A vaccine that is seen as a game changer in the fight against the novel coronavirus that has killed over 1.15 million people, blocking part of the global economy and reversing the normal lives of billions of people.

A spokesperson for AstraZeneca said: “It is encouraging to see that the immunological responses were similar between older and younger adults and lower reactivity, where the severity of the COVID-19 disease is higher.”

“The results further form the body of evidence for the safety and immunity of AZD1222,” the spokesperson said, citing the technical name of the vaccine.

The Oxford / AstraZeneca vaccine is one of the biggest safe drugs with Pfizer and BioNotech, a candidate for regulatory approval as the world tries to emerge from the COVID-19 pandemic.

The news that older people have an immune response to the vaccine is positive as the immune system weakens with age and older people are most at risk of dying from the virus. If that works, a vaccine will allow the world to take certain actions. Normality after epidural tumors.

British Health Secretary Matt Hancock said a vaccine was not yet ready but was preparing logistics for a possible deployment in the first half of 2021.

When asked if there are people who can get vaccinated this year, he told the BBC: “I’m not ruling it out, but it’s not my centralization.”

“The program is progressing well, (but) we are not there yet,” Hancock said.

Work on the Oxford vaccine began in January. Called AZD1222 or ChAdOx1 nCoV-19, the viral vector vaccine is made up of a weaker version of a common cold virus that causes infection in chimpanzees.

The chimpanzee cold virus has been genetically modified to include a genetic sequence of so-called spike proteins that coronoviruses use to enter human cells. The hope is that the human body will attack the new coronovirus again if it sees it again.

The Financial Times previously reported that the vaccine generated from the “chronic immune response” in a group of healthy adults aged 55-18 showed immunization blood tests to be performed on a subset of echo data from older participants released in July.

The FT said details of the discovery are expected to be published soon in a clinical journal. He did not name the post.

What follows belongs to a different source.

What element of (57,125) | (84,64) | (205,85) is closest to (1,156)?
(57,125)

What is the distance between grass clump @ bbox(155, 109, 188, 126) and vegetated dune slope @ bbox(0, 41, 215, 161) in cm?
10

Those familiar with the results of so-called immunogenicity blood tests performed on a subset of older participants said the results, released in July, echoed data that “stronger immune responses” occurred in a group of healthy adults between the ages of 18 and 55. .

AstraZeneca has signed a number of supply and manufacturing agreements with companies and governments around the world as it is close to releasing the first results of an advanced stage clinical trial.

It has resumed US testing of the experimental vaccine after approval from US regulators, the company said on Friday.

The Sun newspaper reported on Monday that staff at a London hospital had been told they were ready to receive the first batch of the Oxford / AstraZeneca vaccine.

(Except for the title, this story was not edited by NDTV employees and posted from a syndicated feed.)